Living and death assemblages of selected benthic, symbiont-bearing foraminiferal species were compared at a NW-Pacific island slope. Two transects with different morphologies were chosen, one demonstrating decreasing, the other slightly increasing, steepness. Intensities of depth transport were estimated by measuring the differences between distribution parameters of living individuals and empty tests. Three factors were shown to induce depth transport: (1) traction caused by offshore bottom currents or the frequent tropical cyclones that cross the area, (2) slope steepness, and (3) differences in test buoyancies. Due to the depth position of living populations, the combination of these three factors leads to varying displacement intensities and mixing of empty foraminiferal tests.

The two investigated larger foraminiferal species with porcelaneous tests living at the shallow slope—the rod-shaped Alveolinella quoyi (d'Orbigny) and the discoid Amphisorus hemprichii Ehrenberg—showed high buoyancy and are transported commonly down slope. Less displacement was found in Heterostegina depressa d'Orbigny, which inhabits the upper slope, and this is due to a lower test buoyancy. The thick-lenticular Nummulites venosus (Fichtel and Moll) and the spherical Baculogypsinoides spinosus Yabe and Hanzawa, both living in deeper regions, are transported less often, while Cycloclypeus carpenteri Brady, with a similar depth distribution, shows a high degree of transport to the deepest zone as the result of high buoyancy. The deepest-living species in this study, Planostegina operculinoides (Hofker), is not transported, but accumulates under conditions of reduced sedimentation.

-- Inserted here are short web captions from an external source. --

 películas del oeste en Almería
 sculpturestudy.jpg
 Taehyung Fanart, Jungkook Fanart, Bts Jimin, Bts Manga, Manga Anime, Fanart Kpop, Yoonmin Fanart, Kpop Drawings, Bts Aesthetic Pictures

The complex slope topography, combined with the exposure of the coast to tropical storms, leads to deposition of allochthonous specimens from surrounding shallow areas. Specimens from backreef regions are transported into the forereef during waning storms (e.g., Amphisorus hemprichii), while elements of relict sediments are reworked on the deeper slope during these episodic events. Although both factors, in combination with down-slope transport and slope inclination, disguise the clear depth dependence of larger foraminifers as shown by living individuals, representative proportions of the deepest-living species within an association of empty tests allows for the approximation of the upper depth limit.